635
Iron(III) Oxalate Tetrahydrate: A New Positive Electrode for Li Batteries
LiFePO4 polyaionic compound offers low cost, environmental compatibility, high theoretical specific capacity (170 mAh/g) and has become the most praised material for the next generation of Li-ion batteries for EV’s [3-4].

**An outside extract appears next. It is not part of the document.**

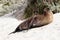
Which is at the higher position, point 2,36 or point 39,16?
point 39,16

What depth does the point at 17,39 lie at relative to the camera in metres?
6.36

Aside from the inorganics polyanionic compounds, we have recently shown the cost-wise attractiveness of some Fe-based phases having organic polyanions such as carbonates, oxalates, malonates, etc. These materials could be attractive electrodes due to their cost, low molecular weight and electronegativity. Herein, we report a new synthesis route to prepare Fe2(C2O4)3·4H2O and determine its crystal structure through X-ray powder diffraction coupled with neutron powder diffraction (Figure 1). We also show for the first time that iron(III) oxalate compound is electrochemical active versus lithium as it can reversibly insert 1.6 Li atom per formula unit at 3.35 V versus Li+/Li0 (Figure 2).
Beside reporting the synthesis and the crystal structure of Fe2(C2O4)3·4H2O phase, we will determine the structural changes driven by Li insertion using both in situ XRD and Operando Mössbauer measurements as will be discussed.
References
[1] M. Ati, M. T. Sougrati, G. Rousse, N. Recham, M. L. Doublet, J. C. Jumas and J. M. Tarascon, Chemistry of Materials 2012, 24, 1472-1485.
[2] J. M. Tarascon, W. R. McKinnon, F. Coowar, T. N. Bowmer, G. Amatucci and D. Guyomard, Journal Electrochemical Society 1994, 141, 1421-1431.
[3] C. Masquelier and L. Croguennec, Chemical Reviews 2013, 113, 6552-6591.
[4] N. Recham, J. Oró-Solé, K. Djellab, M. R. Palacín, C. Masquelier and J. M. Tarascon, Solid State Ionics 2012, 220, 47-52.